━━ Data to use ━━

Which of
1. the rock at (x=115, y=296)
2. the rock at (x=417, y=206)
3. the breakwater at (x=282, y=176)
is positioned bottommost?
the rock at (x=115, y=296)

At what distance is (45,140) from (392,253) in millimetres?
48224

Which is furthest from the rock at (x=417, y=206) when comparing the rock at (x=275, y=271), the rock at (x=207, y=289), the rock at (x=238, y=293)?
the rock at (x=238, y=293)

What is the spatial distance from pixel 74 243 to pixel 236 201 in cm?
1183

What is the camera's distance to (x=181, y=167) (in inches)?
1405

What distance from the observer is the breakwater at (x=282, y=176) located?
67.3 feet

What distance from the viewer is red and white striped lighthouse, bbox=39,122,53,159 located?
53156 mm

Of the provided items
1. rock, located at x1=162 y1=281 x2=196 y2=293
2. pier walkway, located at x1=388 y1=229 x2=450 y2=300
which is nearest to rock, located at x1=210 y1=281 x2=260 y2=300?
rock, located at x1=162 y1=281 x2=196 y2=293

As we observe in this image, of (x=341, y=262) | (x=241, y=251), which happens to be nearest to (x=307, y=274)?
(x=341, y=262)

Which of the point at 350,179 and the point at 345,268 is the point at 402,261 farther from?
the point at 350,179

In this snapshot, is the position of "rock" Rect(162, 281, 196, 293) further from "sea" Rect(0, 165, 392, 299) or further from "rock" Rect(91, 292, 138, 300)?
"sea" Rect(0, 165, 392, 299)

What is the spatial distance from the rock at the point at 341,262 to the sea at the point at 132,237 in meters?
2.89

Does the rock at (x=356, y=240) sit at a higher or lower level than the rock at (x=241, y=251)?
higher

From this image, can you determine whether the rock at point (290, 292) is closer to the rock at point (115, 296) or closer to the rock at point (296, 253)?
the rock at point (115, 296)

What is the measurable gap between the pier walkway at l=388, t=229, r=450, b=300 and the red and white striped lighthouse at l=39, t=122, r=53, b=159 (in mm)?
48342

━━━
━━ Data to use ━━

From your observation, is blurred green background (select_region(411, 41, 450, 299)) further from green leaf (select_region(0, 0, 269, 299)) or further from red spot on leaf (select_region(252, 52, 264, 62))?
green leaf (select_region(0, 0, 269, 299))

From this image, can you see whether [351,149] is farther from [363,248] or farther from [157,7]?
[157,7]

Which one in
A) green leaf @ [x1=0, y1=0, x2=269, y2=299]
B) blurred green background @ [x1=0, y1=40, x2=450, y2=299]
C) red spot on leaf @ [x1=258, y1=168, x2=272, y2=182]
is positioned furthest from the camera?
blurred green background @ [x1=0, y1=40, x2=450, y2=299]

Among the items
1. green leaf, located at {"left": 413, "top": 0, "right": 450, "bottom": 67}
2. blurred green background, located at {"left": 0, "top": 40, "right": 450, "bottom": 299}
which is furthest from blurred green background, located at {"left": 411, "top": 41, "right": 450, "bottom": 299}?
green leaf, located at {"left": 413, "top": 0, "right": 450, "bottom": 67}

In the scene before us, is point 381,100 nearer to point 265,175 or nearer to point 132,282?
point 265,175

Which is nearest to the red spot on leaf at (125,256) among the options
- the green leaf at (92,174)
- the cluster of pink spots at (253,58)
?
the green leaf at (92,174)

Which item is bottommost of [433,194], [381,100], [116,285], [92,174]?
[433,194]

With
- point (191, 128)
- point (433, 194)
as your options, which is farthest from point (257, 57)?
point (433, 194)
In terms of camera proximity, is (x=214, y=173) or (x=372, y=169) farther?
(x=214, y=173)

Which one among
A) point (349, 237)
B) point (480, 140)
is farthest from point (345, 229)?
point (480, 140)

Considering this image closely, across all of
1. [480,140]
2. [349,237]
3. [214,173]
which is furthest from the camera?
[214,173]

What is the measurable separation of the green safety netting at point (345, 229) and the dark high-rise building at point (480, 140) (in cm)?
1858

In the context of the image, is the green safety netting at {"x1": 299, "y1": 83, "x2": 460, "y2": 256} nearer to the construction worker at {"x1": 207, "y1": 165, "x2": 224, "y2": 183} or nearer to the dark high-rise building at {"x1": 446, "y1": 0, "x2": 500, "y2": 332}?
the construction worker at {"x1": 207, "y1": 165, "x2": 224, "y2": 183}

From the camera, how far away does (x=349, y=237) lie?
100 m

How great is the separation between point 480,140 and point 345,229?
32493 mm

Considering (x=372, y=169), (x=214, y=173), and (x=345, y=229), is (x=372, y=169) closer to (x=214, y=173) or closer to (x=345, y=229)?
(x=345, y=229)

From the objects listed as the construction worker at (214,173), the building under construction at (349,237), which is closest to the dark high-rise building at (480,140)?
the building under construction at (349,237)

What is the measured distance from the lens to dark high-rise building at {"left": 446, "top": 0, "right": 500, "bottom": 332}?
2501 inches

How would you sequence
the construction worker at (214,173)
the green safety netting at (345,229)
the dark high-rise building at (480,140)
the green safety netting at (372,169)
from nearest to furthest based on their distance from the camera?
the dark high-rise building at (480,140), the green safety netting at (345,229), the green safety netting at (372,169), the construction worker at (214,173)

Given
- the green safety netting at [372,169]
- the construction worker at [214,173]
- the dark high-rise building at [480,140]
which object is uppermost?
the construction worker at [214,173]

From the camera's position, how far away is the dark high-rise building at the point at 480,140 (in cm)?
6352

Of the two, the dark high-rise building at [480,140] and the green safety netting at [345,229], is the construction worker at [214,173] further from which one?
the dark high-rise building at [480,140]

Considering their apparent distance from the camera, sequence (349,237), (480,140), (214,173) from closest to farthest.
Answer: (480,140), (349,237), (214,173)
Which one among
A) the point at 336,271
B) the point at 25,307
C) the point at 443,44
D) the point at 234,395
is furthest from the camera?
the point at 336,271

━━━

▶ [Work to do] Return every line of the records that contains the string "camera", matching case exactly.

▶ [Exercise response]
What is the camera's distance to (x=181, y=167) (in inches)?
is positioned furthest from the camera?
In terms of camera proximity, is (x=214, y=173) or (x=372, y=169) farther?
which is furthest from the camera?
From the camera, how far away does (x=349, y=237) lie?
from nearest to furthest based on their distance from the camera?
From the camera's position, how far away is the dark high-rise building at the point at 480,140 (in cm)?
Considering their apparent distance from the camera, sequence (349,237), (480,140), (214,173) from closest to farthest.
is furthest from the camera?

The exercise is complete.